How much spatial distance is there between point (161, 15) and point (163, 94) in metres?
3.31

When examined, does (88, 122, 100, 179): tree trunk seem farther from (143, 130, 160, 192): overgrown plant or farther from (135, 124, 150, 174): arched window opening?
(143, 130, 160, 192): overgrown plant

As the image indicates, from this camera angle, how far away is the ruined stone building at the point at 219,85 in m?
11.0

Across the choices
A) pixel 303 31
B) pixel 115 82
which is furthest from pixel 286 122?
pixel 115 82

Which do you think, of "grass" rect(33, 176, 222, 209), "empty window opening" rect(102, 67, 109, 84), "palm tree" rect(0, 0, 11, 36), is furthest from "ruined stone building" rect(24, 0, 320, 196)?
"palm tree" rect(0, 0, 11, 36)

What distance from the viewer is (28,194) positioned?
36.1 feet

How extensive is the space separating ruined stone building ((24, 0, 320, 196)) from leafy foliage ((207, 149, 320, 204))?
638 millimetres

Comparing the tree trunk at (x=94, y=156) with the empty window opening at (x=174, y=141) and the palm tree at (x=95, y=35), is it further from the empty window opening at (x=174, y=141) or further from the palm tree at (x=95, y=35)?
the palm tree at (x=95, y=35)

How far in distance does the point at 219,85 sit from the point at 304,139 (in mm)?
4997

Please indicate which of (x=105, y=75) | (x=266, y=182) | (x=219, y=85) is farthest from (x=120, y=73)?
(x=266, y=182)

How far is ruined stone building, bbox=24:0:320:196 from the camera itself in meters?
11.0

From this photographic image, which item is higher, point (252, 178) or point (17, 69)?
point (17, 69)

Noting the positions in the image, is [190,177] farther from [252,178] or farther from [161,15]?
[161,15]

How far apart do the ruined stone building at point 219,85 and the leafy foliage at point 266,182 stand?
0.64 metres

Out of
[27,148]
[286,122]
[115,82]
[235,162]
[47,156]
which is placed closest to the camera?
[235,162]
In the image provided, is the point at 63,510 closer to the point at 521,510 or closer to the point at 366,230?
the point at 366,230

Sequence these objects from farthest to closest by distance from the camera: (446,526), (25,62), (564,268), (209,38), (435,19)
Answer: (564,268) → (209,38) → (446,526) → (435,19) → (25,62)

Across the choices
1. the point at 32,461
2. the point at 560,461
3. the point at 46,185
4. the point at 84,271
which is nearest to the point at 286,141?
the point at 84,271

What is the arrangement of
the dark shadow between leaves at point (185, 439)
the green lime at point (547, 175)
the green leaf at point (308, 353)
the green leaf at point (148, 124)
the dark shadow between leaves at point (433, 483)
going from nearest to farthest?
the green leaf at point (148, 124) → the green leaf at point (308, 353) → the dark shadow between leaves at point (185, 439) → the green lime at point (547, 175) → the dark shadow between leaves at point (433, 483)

PROBLEM STATEMENT >> Give back the whole listing, word for word.

SOLUTION FOR THIS PROBLEM >>
How much spatial distance is there between point (161, 15) and point (163, 94) in metres?
3.31

When examined, does (88, 122, 100, 179): tree trunk seem farther from (143, 130, 160, 192): overgrown plant or farther from (135, 124, 150, 174): arched window opening?
(143, 130, 160, 192): overgrown plant

As the image indicates, from this camera angle, how far away is the ruined stone building at the point at 219,85 in m?
11.0

Across the choices
A) pixel 303 31
B) pixel 115 82
which is furthest from pixel 286 122?
pixel 115 82

Which do you think, of "grass" rect(33, 176, 222, 209), "empty window opening" rect(102, 67, 109, 84), "palm tree" rect(0, 0, 11, 36), is furthest from "ruined stone building" rect(24, 0, 320, 196)?
"palm tree" rect(0, 0, 11, 36)

What distance from the viewer is (28,194) positioned?
36.1 feet

How extensive is the space separating ruined stone building ((24, 0, 320, 196)) from leafy foliage ((207, 149, 320, 204))?
638 millimetres

Comparing the tree trunk at (x=94, y=156) with the empty window opening at (x=174, y=141) and the palm tree at (x=95, y=35), is it further from the empty window opening at (x=174, y=141) or further from the palm tree at (x=95, y=35)?
the palm tree at (x=95, y=35)

How far in distance does the point at 219,85 sit from the point at 304,139 (in mm)?
4997

Please indicate which of (x=105, y=75) | (x=266, y=182) | (x=219, y=85) is farthest from (x=120, y=73)?
(x=266, y=182)

How far is ruined stone building, bbox=24:0:320:196 from the camera itself in meters?
11.0

From this photographic image, which item is higher, point (252, 178) or point (17, 69)?
point (17, 69)

Noting the positions in the image, is [190,177] farther from [252,178] or farther from [161,15]?
[161,15]

How far apart do the ruined stone building at point 219,85 and the leafy foliage at point 266,182 stand?
0.64 metres

Out of
[27,148]
[286,122]
[115,82]
[235,162]
[47,156]
which is placed closest to the camera?
[235,162]
In the image provided, is the point at 63,510 closer to the point at 521,510 or closer to the point at 366,230?
the point at 366,230

Sequence these objects from farthest to closest by distance from the camera: (446,526), (25,62), (564,268), (209,38), (435,19)
Answer: (564,268) → (209,38) → (446,526) → (435,19) → (25,62)

Across the choices
1. the point at 32,461
2. the point at 560,461
3. the point at 46,185
4. the point at 84,271
which is nearest to the point at 286,141?
the point at 84,271

What is the arrangement of
the dark shadow between leaves at point (185, 439)
the green lime at point (547, 175)
the green leaf at point (308, 353)
the green leaf at point (148, 124)
the dark shadow between leaves at point (433, 483)
going from nearest to farthest?
the green leaf at point (148, 124) → the green leaf at point (308, 353) → the dark shadow between leaves at point (185, 439) → the green lime at point (547, 175) → the dark shadow between leaves at point (433, 483)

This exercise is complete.